Subject: Re: [boost] [Tokenmap] A (perfect) hash container library chcked-in to sandbox (RFC)
From: Daniel Trebbien (dtrebbien_at_[hidden])
Date: 2010-02-21 21:05:57


I think that there is a problem with the `find` and `pop` members of
`tokenmap`: in `find_free_slot`, which is used by the `insert` member,
you apply collision resolution to find an unused element of `store_` where
the new element can be inserted, but the `find` and `pop` members do not
employ a loop when looking up the given key (to account for the
possibility that they key resulted in a collision when it was inserted).

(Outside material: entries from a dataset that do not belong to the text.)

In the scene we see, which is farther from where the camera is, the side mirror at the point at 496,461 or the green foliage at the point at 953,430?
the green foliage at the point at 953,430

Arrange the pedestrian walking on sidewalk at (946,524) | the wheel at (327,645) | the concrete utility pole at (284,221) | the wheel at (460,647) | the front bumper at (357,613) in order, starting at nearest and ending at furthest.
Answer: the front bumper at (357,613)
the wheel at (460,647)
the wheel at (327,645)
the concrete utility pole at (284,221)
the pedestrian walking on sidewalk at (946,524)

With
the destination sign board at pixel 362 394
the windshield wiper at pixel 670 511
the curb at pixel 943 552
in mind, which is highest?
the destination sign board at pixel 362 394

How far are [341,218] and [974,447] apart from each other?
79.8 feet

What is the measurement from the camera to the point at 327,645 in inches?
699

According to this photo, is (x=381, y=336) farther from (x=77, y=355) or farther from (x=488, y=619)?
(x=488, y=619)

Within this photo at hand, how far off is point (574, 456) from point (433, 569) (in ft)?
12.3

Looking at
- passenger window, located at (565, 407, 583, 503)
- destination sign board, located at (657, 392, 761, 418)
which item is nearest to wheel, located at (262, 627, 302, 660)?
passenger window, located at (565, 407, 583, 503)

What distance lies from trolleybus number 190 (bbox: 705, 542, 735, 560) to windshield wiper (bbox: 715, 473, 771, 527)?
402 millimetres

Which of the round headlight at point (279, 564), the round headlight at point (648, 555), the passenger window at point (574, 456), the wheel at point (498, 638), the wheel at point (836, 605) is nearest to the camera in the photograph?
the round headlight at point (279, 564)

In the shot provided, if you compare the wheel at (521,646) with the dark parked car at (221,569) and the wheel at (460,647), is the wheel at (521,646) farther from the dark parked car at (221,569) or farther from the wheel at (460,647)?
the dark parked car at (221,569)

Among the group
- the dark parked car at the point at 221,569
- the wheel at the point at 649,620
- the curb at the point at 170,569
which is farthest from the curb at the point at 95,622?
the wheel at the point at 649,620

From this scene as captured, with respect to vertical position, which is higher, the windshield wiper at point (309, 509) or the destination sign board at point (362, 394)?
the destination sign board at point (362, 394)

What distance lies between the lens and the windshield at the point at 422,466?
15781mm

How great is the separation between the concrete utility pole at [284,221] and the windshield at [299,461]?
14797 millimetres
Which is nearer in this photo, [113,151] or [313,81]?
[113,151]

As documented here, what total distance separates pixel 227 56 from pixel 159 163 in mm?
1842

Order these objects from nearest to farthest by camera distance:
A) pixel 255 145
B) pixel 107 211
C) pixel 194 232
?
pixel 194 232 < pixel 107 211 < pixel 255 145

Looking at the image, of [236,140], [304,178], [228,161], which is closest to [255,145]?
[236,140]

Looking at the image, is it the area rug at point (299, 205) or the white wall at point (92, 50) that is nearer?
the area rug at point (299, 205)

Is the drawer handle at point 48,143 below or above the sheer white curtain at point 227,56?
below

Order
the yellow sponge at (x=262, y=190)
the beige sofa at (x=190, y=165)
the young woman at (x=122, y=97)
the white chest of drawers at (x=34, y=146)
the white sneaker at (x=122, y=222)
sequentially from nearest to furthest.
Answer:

It could be, for example, that the element of the given key was placed at
`ix + 3` by `find_free_slot`, in which case `find` and `pop` would fail to
find the element. Also, there are some improvements that can be made:
supporting an allocator type and getting rid of the floating-point
arithmetic around where you check whether a doubling of the capacity can
succeed (lines 175-176; you can use the `max_size` member of `std::vector`
and halve the result, rather than double `store_.capacity()`).

By the way, you might be interested in taking a look at the JDK
implementation of Java's `java.util.HashMap` class because the bucketing
strategy, and the use of an underlying array for storage, is very similar.